Acting as city coroner had to take its toll on a man, reasoned Alastair as he pushed through the double doors, his cane against the stone floor along the corridor having announced him before his barging in. Ransom was so often in and out of here that few paid any special attention to him. He’d come on the occasion of every victim of the Phantom. Dr. Fenger’s medical assistants paid him no heed now, save a nod before going back to their various tasks.

“I thought I’d find Dr. Fenger here,” he said to the room.

“He’s had to see to Dr. Tewes,” replied one of the men, his once white apron a rainbow of florid and dull colors.

“Tewes? Tewes was here?”

“They carried him out on a gurney,” explained the man.
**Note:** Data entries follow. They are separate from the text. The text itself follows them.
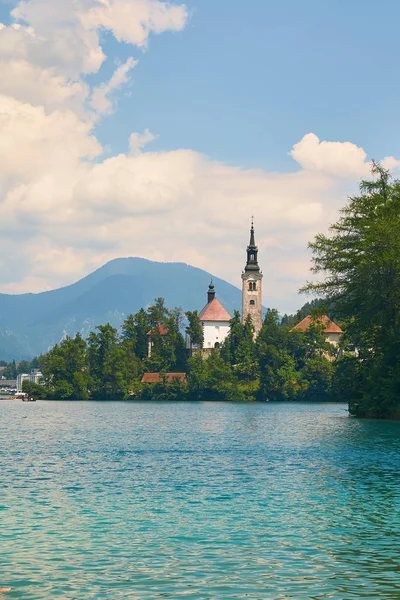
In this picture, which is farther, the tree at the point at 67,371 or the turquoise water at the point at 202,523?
the tree at the point at 67,371

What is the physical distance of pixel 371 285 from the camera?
212 ft

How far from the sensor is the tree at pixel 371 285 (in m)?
64.6

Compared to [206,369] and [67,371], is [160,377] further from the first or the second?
[67,371]

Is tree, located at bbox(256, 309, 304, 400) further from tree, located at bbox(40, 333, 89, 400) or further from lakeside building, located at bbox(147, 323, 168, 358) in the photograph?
tree, located at bbox(40, 333, 89, 400)

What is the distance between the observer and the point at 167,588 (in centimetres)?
1631

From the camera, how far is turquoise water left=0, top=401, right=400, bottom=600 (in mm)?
16719

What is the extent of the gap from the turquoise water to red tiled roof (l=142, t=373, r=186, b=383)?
127 m

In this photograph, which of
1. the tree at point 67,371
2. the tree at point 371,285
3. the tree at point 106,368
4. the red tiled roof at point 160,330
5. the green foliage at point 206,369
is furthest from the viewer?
the red tiled roof at point 160,330

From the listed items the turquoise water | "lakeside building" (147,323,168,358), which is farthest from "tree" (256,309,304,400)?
the turquoise water

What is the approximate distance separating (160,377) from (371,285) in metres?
113

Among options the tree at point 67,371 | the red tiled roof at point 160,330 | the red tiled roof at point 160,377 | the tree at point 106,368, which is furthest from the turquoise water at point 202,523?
the red tiled roof at point 160,330

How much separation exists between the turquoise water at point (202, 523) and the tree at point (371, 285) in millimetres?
19776

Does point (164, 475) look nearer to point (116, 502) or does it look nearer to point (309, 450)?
point (116, 502)

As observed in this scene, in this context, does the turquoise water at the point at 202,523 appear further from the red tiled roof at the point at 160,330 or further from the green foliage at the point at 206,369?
the red tiled roof at the point at 160,330
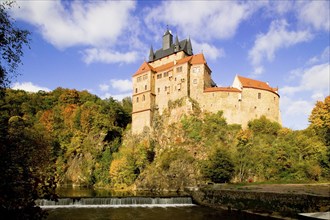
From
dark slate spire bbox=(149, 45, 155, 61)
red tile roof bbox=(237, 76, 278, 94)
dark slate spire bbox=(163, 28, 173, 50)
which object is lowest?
red tile roof bbox=(237, 76, 278, 94)

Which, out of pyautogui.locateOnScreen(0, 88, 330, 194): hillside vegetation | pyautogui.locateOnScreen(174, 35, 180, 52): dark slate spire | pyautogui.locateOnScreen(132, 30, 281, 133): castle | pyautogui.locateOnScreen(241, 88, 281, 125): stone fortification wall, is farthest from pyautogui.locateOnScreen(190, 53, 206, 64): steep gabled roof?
pyautogui.locateOnScreen(241, 88, 281, 125): stone fortification wall

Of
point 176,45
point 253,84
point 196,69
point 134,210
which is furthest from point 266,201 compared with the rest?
point 176,45

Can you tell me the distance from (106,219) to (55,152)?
1682 inches

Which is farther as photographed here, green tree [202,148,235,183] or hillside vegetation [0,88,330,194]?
hillside vegetation [0,88,330,194]

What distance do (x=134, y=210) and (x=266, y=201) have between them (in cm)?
1049

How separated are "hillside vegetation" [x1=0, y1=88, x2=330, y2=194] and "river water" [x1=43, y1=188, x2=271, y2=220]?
14.9ft

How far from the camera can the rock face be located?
19.6 metres

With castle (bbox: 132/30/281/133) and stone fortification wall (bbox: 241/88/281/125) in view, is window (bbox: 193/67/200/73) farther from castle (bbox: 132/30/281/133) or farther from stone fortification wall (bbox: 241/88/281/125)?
stone fortification wall (bbox: 241/88/281/125)

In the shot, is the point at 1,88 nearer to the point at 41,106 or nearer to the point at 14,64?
the point at 14,64

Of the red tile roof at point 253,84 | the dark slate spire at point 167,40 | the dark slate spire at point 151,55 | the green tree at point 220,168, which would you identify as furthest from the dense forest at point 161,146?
the dark slate spire at point 167,40

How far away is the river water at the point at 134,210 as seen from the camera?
69.1 ft

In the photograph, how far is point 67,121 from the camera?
6312cm

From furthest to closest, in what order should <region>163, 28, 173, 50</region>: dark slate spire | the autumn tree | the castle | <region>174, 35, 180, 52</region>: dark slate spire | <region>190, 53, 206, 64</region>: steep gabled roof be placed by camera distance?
1. <region>163, 28, 173, 50</region>: dark slate spire
2. <region>174, 35, 180, 52</region>: dark slate spire
3. <region>190, 53, 206, 64</region>: steep gabled roof
4. the castle
5. the autumn tree

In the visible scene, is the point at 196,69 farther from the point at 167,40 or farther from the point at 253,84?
the point at 167,40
“Fell out like a girl when he looked at the Chapman child’s corpse; the mutilation was that horrid.”

“The child…her body.”

“Have you come for a look yourself?” came the obvious question.

“I have, but what bloody business has Tewes in all this? Damn him!”

“I suspect he’s just out to make a name for himself,” came the reply as the attendant wheeled a death gurney before Alastair.

“Oh, he’ll be talked about in the pubs tonight, he will,” chimed in the other man from behind his mask. “How he fell out.”

“Morgan, it’s a normal reaction for most people!” shouted the first attendant. “Not everyone’s got the constitution of a knacker.” He then casually pulled away the sheet that had covered a misshapen lump of flesh beneath.

Alastair audibly gasped. Only the long flowing curling red tresses of her hair looked human. He had now laid eyes on every conceivable horror done a human being. Beheadings of the Phantom did not compare; fire victims did not compare. Nothing in all his career had prepared him for this. “It’s…are you sure it’s human?” he asked.

“Dr. Fenger and a team of us have determined not only is it human but that it is Senator Chapman’s missing grandchild.”

“There’s no face left. No nose…ears…not even eyes.”

“Nor cheek, nor forehead.”

The birthmark alone they had said in Kohler’s office. Ransom saw that whole chunks of flesh had been carved away. It brought to mind an evening at Berghoff’s where the chef stood behind his roast or ham and carved off slices for your plate.

“Cover it…cover it now!” Alastair raced from the room.

Behind him, he heard the man called Morgan snicker and say, “And him the man of the hour.”

“Shut up, Morgan,” said the other.

Alastair went searching the building for Fenger and Jane Francis, who had said she would end Dr. Tewes’s career in Chicago, and now this. She had come as Tewes to view the remains of the Chapman girl. Whatever possessed her to do so?